La felicidad se basa en la verdad. Es imposible fabricar la verdad o someterla a los propios caprichos; se nos da y hay que inclinarse ante ella. El hombre no puede conquistarla; frente a la verdad es sólo un mendigo que debe servirla.
Aunque María ha acogido el anuncio y ha pronunciado su sí, no ha hecho más que entrar en una verdad que se le comunicaba. No fue ella quien la descubre, ni se ha adueñado de la verdad. María entra en algo que le acontece. Con temor y confianza. No habla, escucha. Es toda oídos. Aunque tenga labios y lengua.

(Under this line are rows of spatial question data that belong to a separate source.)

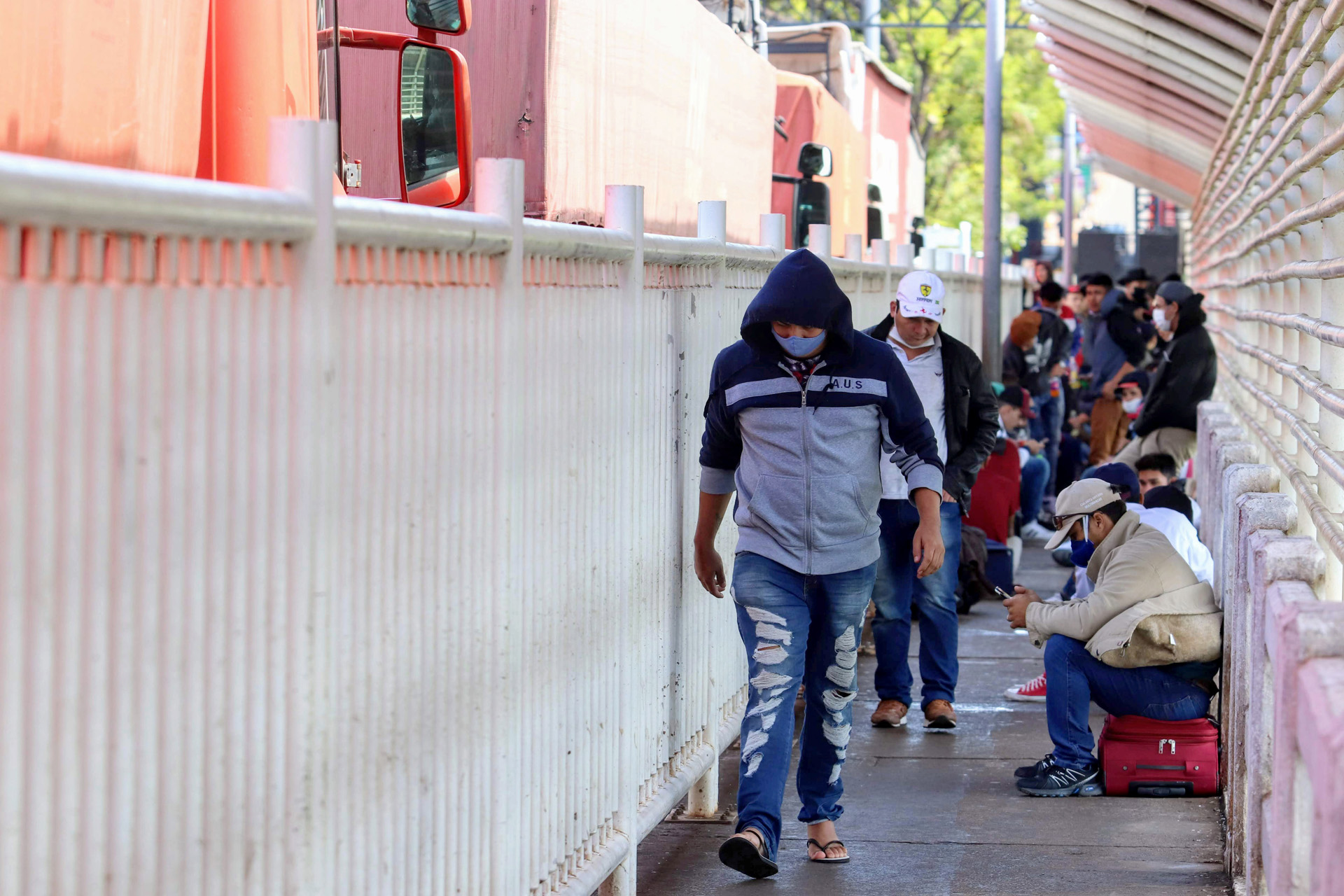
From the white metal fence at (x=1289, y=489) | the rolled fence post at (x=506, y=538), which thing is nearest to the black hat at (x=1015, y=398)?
the white metal fence at (x=1289, y=489)

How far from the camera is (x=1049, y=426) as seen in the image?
15.9 metres

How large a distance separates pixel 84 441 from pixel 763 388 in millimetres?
3408

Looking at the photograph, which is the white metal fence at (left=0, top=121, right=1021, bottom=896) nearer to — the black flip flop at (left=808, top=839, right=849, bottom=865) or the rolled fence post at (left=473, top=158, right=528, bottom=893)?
the rolled fence post at (left=473, top=158, right=528, bottom=893)

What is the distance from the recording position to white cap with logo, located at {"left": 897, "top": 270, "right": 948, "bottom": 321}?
788cm

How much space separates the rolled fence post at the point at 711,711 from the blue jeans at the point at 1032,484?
799cm

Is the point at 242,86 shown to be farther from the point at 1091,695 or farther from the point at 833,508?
the point at 1091,695

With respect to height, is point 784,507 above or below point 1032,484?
above

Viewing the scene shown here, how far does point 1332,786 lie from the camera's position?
2355 mm

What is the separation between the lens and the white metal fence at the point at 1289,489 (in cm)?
289

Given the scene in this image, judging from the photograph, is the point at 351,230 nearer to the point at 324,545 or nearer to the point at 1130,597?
the point at 324,545

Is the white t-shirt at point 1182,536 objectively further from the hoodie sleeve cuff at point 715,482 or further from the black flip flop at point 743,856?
the black flip flop at point 743,856

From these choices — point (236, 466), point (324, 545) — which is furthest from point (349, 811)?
point (236, 466)

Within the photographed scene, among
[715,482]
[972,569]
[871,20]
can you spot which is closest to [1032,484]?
[972,569]

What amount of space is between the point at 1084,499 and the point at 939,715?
1.47 meters
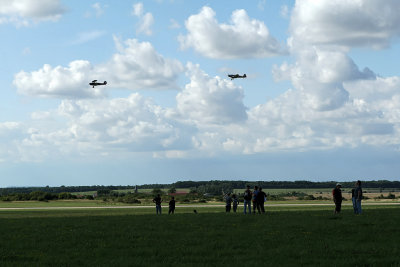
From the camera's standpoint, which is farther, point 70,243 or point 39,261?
point 70,243

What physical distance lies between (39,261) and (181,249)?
4.71 meters

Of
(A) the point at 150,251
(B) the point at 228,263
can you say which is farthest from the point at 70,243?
(B) the point at 228,263

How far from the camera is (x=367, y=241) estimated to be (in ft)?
63.8

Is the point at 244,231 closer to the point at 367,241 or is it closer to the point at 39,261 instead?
the point at 367,241

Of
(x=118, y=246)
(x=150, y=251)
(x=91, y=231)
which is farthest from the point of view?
(x=91, y=231)

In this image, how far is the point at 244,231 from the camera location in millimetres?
23734

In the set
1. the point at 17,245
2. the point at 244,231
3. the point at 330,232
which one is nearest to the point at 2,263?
the point at 17,245

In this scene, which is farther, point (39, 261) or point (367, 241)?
point (367, 241)

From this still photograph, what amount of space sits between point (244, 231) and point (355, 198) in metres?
13.4

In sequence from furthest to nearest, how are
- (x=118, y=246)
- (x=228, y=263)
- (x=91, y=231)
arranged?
(x=91, y=231), (x=118, y=246), (x=228, y=263)

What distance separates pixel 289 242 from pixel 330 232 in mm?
3915

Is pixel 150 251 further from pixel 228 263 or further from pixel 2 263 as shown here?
pixel 2 263

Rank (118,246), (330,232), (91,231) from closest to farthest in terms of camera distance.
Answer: (118,246) → (330,232) → (91,231)

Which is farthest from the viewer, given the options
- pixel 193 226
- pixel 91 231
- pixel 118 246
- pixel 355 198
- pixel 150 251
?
pixel 355 198
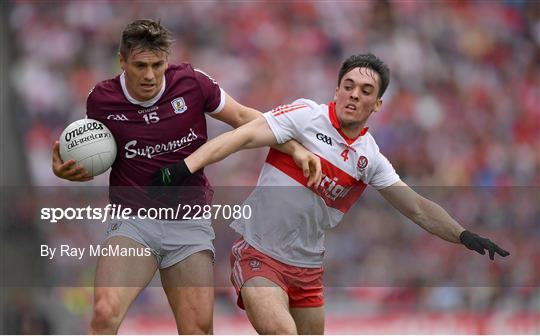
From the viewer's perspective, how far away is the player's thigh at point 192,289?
5992mm

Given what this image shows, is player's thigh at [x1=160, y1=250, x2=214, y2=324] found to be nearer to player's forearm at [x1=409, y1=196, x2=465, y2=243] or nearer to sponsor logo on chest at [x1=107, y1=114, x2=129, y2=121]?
sponsor logo on chest at [x1=107, y1=114, x2=129, y2=121]

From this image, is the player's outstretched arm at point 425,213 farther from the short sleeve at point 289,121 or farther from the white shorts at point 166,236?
the white shorts at point 166,236

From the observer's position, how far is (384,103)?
1225 cm

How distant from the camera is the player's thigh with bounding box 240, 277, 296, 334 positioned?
5797mm

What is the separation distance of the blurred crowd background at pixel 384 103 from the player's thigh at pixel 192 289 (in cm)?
341

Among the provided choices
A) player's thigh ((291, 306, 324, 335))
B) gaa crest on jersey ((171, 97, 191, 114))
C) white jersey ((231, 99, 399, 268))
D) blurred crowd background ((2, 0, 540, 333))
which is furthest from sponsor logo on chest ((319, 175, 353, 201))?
blurred crowd background ((2, 0, 540, 333))

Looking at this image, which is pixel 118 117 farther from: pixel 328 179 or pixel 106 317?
pixel 328 179

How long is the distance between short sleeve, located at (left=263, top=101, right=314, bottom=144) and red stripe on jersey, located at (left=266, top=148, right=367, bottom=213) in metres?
0.15

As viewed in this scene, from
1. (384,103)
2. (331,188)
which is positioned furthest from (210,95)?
(384,103)

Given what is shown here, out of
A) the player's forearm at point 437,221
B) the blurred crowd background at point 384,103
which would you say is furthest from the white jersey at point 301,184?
the blurred crowd background at point 384,103

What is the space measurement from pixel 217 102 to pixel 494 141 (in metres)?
7.12

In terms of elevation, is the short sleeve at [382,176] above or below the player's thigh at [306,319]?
above

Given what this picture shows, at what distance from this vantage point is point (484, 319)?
422 inches

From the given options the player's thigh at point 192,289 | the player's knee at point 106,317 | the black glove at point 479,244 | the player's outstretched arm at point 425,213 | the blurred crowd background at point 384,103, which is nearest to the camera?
the player's knee at point 106,317
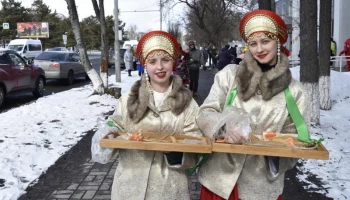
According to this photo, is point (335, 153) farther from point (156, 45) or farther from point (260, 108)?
point (156, 45)

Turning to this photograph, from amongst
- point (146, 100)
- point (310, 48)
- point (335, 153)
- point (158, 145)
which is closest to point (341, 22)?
point (310, 48)

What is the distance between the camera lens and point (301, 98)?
2229 millimetres

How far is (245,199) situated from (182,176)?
1.33ft

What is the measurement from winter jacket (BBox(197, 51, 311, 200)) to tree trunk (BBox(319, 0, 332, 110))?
735cm

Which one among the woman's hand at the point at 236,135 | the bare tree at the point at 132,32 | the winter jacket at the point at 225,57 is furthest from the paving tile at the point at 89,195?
the bare tree at the point at 132,32

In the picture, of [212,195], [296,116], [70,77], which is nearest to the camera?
[296,116]

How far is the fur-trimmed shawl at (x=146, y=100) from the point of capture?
241 centimetres

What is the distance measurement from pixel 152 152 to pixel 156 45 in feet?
2.20

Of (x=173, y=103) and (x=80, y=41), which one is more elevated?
(x=80, y=41)

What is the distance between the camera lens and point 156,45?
2430mm

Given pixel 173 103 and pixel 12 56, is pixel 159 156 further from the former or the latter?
pixel 12 56

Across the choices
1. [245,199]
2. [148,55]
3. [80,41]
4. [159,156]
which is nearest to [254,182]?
[245,199]

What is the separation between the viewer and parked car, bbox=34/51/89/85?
1703 cm

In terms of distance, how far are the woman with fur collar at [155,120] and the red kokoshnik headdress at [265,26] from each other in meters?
0.50
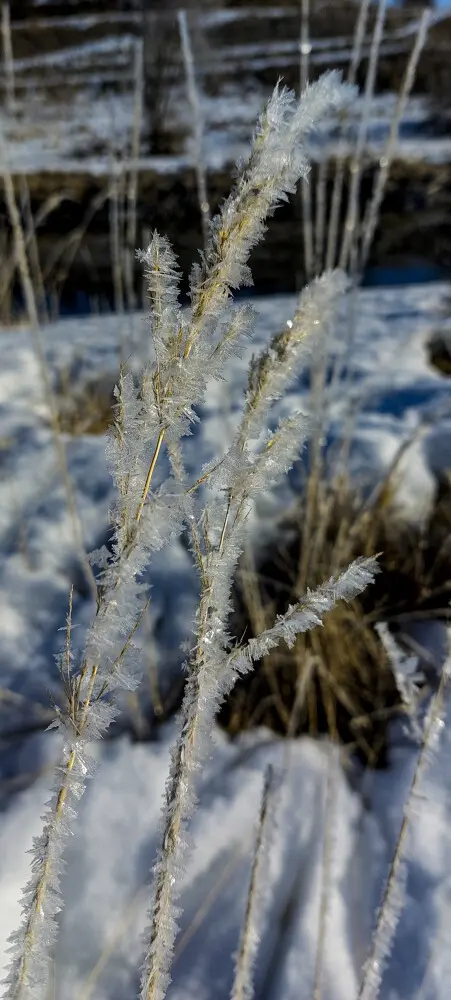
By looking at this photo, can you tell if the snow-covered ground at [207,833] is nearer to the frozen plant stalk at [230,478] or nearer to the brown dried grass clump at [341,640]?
the brown dried grass clump at [341,640]

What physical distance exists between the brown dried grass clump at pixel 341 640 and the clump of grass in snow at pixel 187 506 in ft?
2.03

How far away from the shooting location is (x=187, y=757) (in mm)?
380

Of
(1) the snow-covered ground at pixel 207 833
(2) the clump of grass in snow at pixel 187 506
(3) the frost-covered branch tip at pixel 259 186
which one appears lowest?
(1) the snow-covered ground at pixel 207 833

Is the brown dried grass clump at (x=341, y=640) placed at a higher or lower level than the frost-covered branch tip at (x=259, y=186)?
lower

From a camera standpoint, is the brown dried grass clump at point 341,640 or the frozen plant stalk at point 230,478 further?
the brown dried grass clump at point 341,640

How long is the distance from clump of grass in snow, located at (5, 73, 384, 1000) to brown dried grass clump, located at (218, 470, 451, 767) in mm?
619

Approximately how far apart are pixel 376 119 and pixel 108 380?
901cm

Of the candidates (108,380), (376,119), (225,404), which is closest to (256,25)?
(376,119)

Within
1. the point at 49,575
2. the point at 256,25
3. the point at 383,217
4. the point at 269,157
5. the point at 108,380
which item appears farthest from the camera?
the point at 256,25

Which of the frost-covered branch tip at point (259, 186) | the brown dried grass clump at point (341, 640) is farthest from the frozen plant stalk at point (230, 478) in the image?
the brown dried grass clump at point (341, 640)

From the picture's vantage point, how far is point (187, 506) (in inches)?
13.2

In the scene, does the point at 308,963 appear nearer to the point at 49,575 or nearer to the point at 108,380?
the point at 49,575

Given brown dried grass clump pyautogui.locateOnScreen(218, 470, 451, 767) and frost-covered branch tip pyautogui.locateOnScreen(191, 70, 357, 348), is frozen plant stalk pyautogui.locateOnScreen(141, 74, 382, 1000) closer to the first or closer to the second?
frost-covered branch tip pyautogui.locateOnScreen(191, 70, 357, 348)

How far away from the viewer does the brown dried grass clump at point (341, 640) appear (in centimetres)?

Dios y el niño que va a llegar determinan totalmente su existencia. La vida es para ella espera y esperanza y ninguna actitud es tan respetuosa del tiempo como esta actitud de adviento, todo espera. En toda la narración de la anunciación se presta muy poca atención al corazón de María, a su yo, a su psicología. Aprendemos mucho más de lo que acontece en Dios que en María. Este amor a la verdad hunde sus raíces en una profunda humildad de creatura («Aquí está la esclava del Sefíor»). María tiene fe. Por eso da crédito ilimitado a lo que viene de Dios: «Hágase en mí según tu palabra».
El único camino hacia la felicidad consiste en ser hombre, mujer de adviento: uno que escucha más que habla, sobre todo uno que es consciente de que «nada es imposible para Dios». Si Dios nos da poco, significa que hemos esperado poco: y, de hecho, es imposible alimentar a alguien que no tenga hambre.